John Blacksad, for those as yet uninitiated, is a hardboiled private investigator in the New York of the 1950s. He is also a big black cat. Blacksad was raised in a poor neighborhood and spent much of his youth running from the police. Now he helps them. Sort of. Weekly is Blacksad's occasional sidekick. Weekly is a weasel who doesn't much like soap and water and has an odor problem. His nickname comes from rumors about him only changing his underwear...weekly. There's also Smirnov, Police commissioner and friend of Blacksad.
Mid-20th century N'Orleans and Detective John Blacksad is in the Big Easy, hired by the suggestively named Faust, the owner of a popular music label to track down Sebastian "Little Hand" Fletcher, a wayward jazz pianist and the star of the label whose heroin addiction may have gotten the best of him. But as Blacksad investigates the characters' murky lives in this outwardly jovial town, he finds the place riddled with corruption and murder, a bloody trail leading from the poorhouses to the highest levels of power. But there's a killer on the streets and the air is filled with mardi gras and voodoo... and time is running out.
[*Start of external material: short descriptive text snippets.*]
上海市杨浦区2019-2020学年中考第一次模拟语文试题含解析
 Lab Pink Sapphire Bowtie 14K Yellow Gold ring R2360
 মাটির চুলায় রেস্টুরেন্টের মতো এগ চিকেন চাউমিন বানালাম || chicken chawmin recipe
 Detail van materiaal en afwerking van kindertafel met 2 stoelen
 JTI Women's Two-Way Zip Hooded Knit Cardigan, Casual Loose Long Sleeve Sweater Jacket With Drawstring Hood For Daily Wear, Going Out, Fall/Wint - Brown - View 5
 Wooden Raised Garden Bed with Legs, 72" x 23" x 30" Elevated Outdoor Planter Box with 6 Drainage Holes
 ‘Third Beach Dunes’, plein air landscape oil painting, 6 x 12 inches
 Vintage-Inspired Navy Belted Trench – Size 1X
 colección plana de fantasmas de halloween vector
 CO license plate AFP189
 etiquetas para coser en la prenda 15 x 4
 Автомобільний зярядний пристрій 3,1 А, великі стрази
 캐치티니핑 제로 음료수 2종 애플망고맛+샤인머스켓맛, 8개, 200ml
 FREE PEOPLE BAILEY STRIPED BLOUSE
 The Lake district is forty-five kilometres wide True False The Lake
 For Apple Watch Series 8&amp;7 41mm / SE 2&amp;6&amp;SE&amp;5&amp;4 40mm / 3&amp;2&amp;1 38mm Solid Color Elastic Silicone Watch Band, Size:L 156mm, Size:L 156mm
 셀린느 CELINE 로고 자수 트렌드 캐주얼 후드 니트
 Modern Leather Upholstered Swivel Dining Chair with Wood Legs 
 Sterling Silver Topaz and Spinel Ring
For those new to this series - and really, you can just start right here rather than pick up the previous book - this is the world of Raymond Chandler and James Cain; that is, noir. But with animals. Every character is an animal-headed humanoid doing the things humans would normally do. And the book does hit all the noir buttons - the gritty detective, the dames, the drugs, the smoky bars and boozy nights, the fights and deaths and guns. If you love noir, comics, and animals this is your book.
But my problem with this book, like the first book, is the lack of originality in the characters and story. Blacksad is your average gumshoe: he's tough, he's street smart, he's tortured and angry - and he's unoriginal. Same goes for every character in the book. The evil rich guy, his entitled smug son, the working class depicted as honest, salt of the earth heroes, and so on. And the story of finding the pianist is barely touched on because it's over really soon and the subplot of the masked killer is easily solved by page 3 - it's as obvious to figure out as an 80s Columbo TV movie where the bad guy is always the most famous person in the cast.